*参考文章*:
::::::
昨今注目されているデータ分析。
プロジェクトの成否はプロジェクトメンバーによって大きく変わるのはわかるが、経験と勘に頼った管理手法で大丈夫かと思っているれいです。
方法論を1・2と書いてきてある程度分かったような分からなかったような、データサイエンティスト(メンバー)として勤務することもあったので、今回は総集編ということで書きます。
前提として、1.2を読んでみると理解が捗ります。
データ分析コンサルティング企業で学んだプロジェクトマネージャーの方法論(1)
データ分析コンサルティング企業で学んだプロジェクトマネージャーの方法論(2)
お話の前提
・「未経験者を採用して鍛える」会社です
・「要件定義~分析方針決定~分析~納品まで一人称でできる人?なかなか居ないよ」な会社です
・「プロジェクトマネージャー?現場で頑張って覚えてね」な会社です
むしろ、この前提であるからこそ、他の会社でも応用可能な話になっている気がする。
::::::
*依頼 A*: 参考文章の「お話の前提」では、プロジェクトマネージャーについてどのような会社だと述べられていますか。
::::::
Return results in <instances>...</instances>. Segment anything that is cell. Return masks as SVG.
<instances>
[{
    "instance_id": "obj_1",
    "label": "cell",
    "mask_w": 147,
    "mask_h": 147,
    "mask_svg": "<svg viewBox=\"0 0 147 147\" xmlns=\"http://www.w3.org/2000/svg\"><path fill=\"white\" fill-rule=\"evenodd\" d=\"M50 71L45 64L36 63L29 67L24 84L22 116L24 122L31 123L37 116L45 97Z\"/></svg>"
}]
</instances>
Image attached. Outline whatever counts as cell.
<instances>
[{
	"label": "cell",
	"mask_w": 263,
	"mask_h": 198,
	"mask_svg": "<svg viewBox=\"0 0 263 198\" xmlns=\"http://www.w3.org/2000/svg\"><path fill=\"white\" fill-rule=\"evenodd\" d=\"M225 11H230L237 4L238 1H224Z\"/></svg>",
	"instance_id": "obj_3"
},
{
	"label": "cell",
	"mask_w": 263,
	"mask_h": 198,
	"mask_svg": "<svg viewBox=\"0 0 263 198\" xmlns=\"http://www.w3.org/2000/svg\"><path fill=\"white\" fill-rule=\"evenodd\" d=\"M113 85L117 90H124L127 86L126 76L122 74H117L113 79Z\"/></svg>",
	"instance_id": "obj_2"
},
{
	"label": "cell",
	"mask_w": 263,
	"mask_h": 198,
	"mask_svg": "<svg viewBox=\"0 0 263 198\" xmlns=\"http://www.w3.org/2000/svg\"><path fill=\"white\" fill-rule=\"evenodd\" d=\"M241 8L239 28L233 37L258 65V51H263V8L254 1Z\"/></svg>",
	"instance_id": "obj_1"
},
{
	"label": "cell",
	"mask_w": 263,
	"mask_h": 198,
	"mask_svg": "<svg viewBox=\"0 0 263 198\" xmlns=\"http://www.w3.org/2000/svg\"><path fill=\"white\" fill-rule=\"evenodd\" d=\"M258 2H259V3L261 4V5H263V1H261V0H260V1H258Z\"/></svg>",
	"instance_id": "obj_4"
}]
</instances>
::::::
*依頼 B*: 上記のレコードを、すべて一字一句変えずにそのまま書き写してください。

*出力結果 A*: 「プロジェクトマネージャー?現場で頑張って覚えてね」な会社です。

*出力結果 B*:
Return results in <instances>...</instances>. Segment anything that is cell. Return masks as SVG.
<instances>
[{
    "instance_id": "obj_1",
    "label": "cell",
    "mask_w": 147,
    "mask_h": 147,
    "mask_svg": "<svg viewBox=\"0 0 147 147\" xmlns=\"http://www.w3.org/2000/svg\"><path fill=\"white\" fill-rule=\"evenodd\" d=\"M50 71L45 64L36 63L29 67L24 84L22 116L24 122L31 123L37 116L45 97Z\"/></svg>"
}]
</instances>
Image attached. Outline whatever counts as cell.
<instances>
[{
	"label": "cell",
	"mask_w": 263,
	"mask_h": 198,
	"mask_svg": "<svg viewBox=\"0 0 263 198\" xmlns=\"http://www.w3.org/2000/svg\"><path fill=\"white\" fill-rule=\"evenodd\" d=\"M225 11H230L237 4L238 1H224Z\"/></svg>",
	"instance_id": "obj_3"
},
{
	"label": "cell",
	"mask_w": 263,
	"mask_h": 198,
	"mask_svg": "<svg viewBox=\"0 0 263 198\" xmlns=\"http://www.w3.org/2000/svg\"><path fill=\"white\" fill-rule=\"evenodd\" d=\"M113 85L117 90H124L127 86L126 76L122 74H117L113 79Z\"/></svg>",
	"instance_id": "obj_2"
},
{
	"label": "cell",
	"mask_w": 263,
	"mask_h": 198,
	"mask_svg": "<svg viewBox=\"0 0 263 198\" xmlns=\"http://www.w3.org/2000/svg\"><path fill=\"white\" fill-rule=\"evenodd\" d=\"M241 8L239 28L233 37L258 65V51H263V8L254 1Z\"/></svg>",
	"instance_id": "obj_1"
},
{
	"label": "cell",
	"mask_w": 263,
	"mask_h": 198,
	"mask_svg": "<svg viewBox=\"0 0 263 198\" xmlns=\"http://www.w3.org/2000/svg\"><path fill=\"white\" fill-rule=\"evenodd\" d=\"M258 2H259V3L261 4V5H263V1H261V0H260V1H258Z\"/></svg>",
	"instance_id": "obj_4"
}]
</instances>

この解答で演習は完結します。